Authors: Jean-Benoit Falisse; Petra Vergeer; Joy Gebre Medhin; Maud Juquois; Alphonse Akpamoli; Jake Robyn; Walters Shu; Michel Zabiti; Rifat Hasan; Bakary Jallow; Musa Loum; Cedric Ndizeye; Michel Muvudi; Baudouin Booto; Jean Claude Taptue Fotso; Severin Sokegbe; Ibrahim Magazi; Gil Shapiro
The term ‘community Results-Based Financing’ (cRBF) has been used to qualify a range of schemes whereby community actors such as community organizations, community health workers (CHW), and health facility committees (HFC) are contracted to facilitate access to ‒and sometimes directly provide‒ preventative, promotional, and curative health-care services.It is too early to assess the effects of such experiences in the countries this brief focusses on (i.e. Benin, Cameroon, the Gambia, the Republic of Congo, and DR Congo), but comparing and discussing those schemes reveal aspects that are key in implementation, among others: Pre-cRBF community engagement in health-care varies a lot; successful implementations of cRBF have built on those features and peculiarities.Timely payment is crucial in a context where community actors often live in poverty; forms of pre-payment may improve retention and motivation.

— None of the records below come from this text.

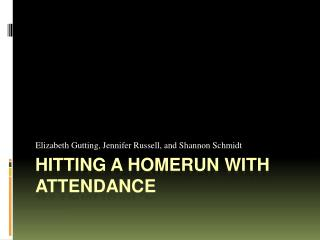 Hitting a Homerun with Attendance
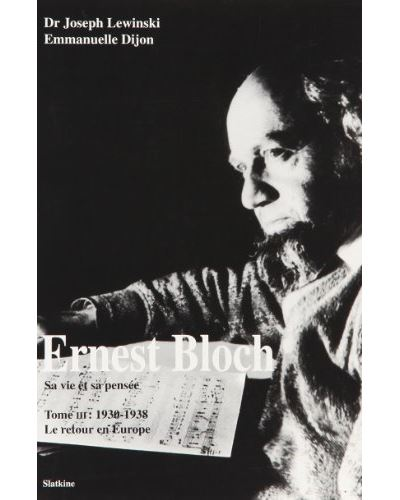 Ernest Bloch, sa vie, sa pensée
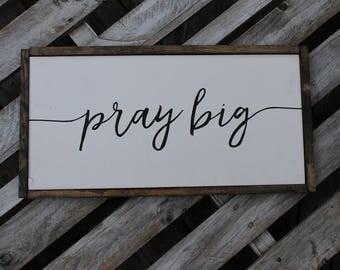 Pray Big Sign-Pray Sign-Framed Sign-Farmhouse Sign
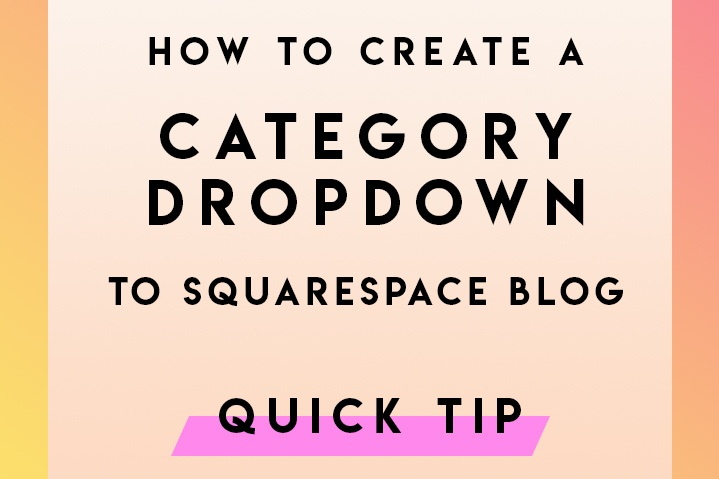 How+to+Add+a+Category+Dropdown+on+a+Squarespace+Blog.jpg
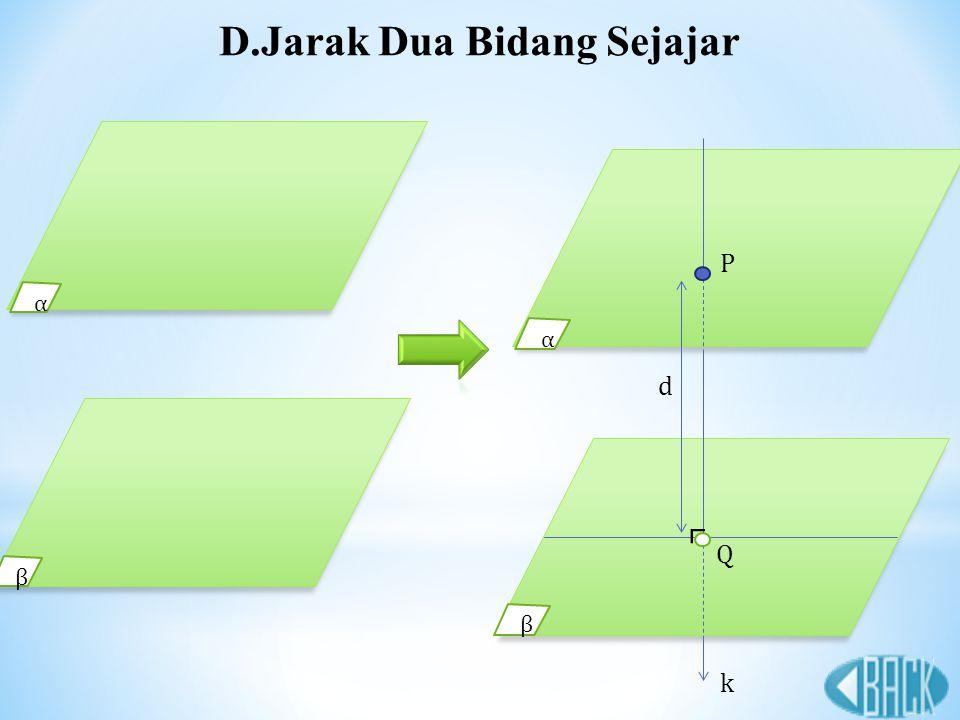D.Jarak Dua Bidang Sejajar β α β α ⌜ k Q d P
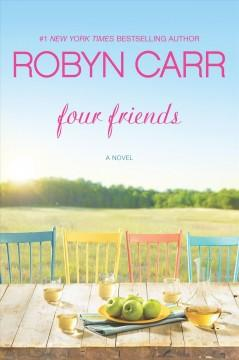 'Four Friends' by Robyn Carr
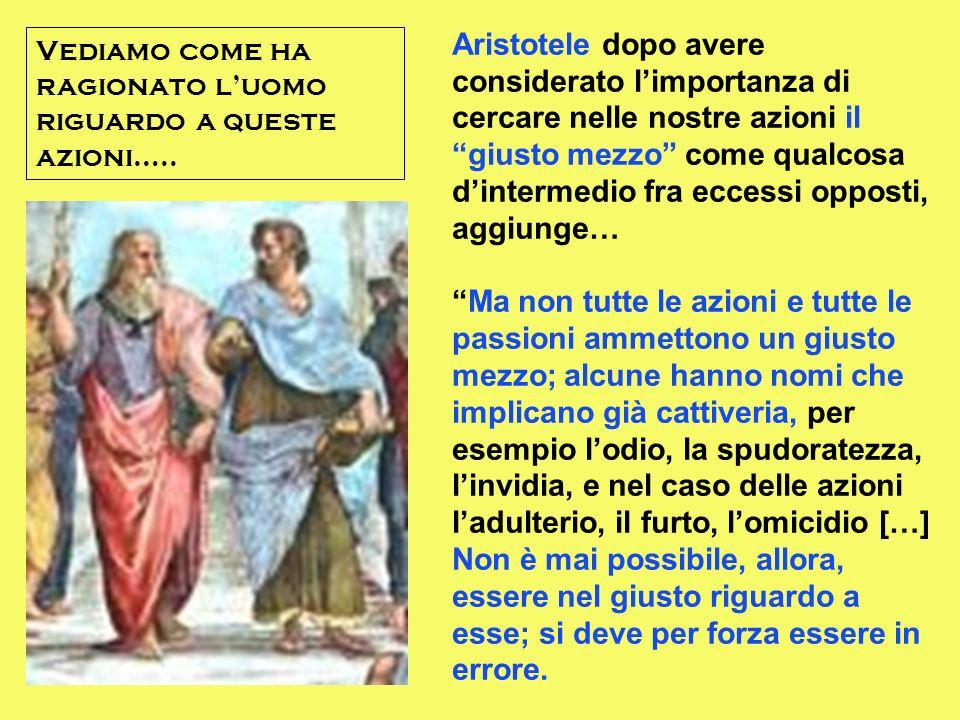 Aristotele dopo avere considerato l'importanza di cercare nelle nostre azioni il giusto mezzo come qualcosa d'intermedio fra eccessi opposti, aggiunge…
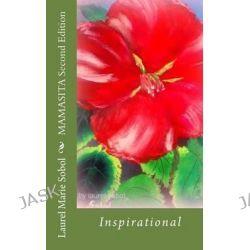 Mamasita Second Edition by Laurel Marie Sobol, 9781477679654.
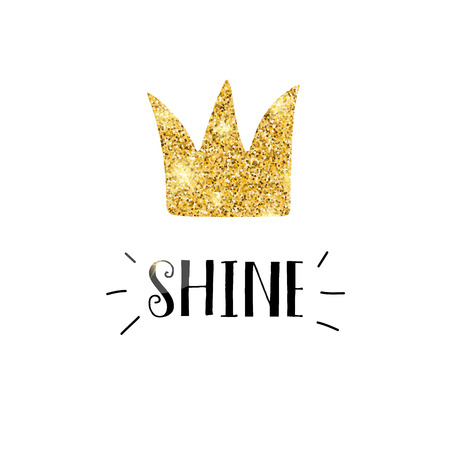 Gold crown and lettering isolated on white. Vector illustration card with motivation phrase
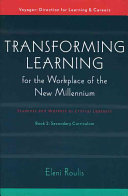 Transforming Learning for the Workplace of the New Millennium  Secondary curriculum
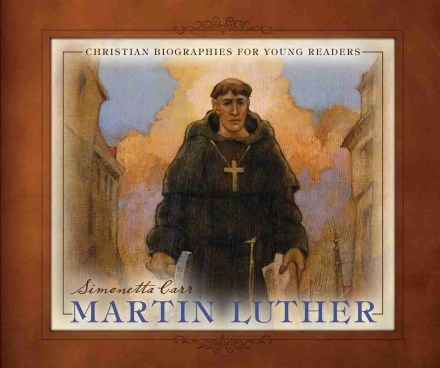 Martin Luther by Simonetta Carr RHB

Central to quality is the training and monitoring of community actors, which is easily undermined by low commitment of district officers and chief nurses. Certification and focus on the lower levels of ‘cascading’ training may improve quality, as well as testing the knowledge of community actors.Information and Communication Technology is not a panacea for improving data collection and analysis: it requires a strong system in place, simple tools, and trained, supervised, and monitored actors‒three conditions rarely met in the field. cRBF is not always well integrated into health information systems.The choice of indicators and bonuses is often a top-down decision, more community engagement may be desirable but has to be accepted by the Ministry of Health. cRBF schemes are part of wider community health policy reforms and represent an entry door to re-vitalize the often neglected sector of community health.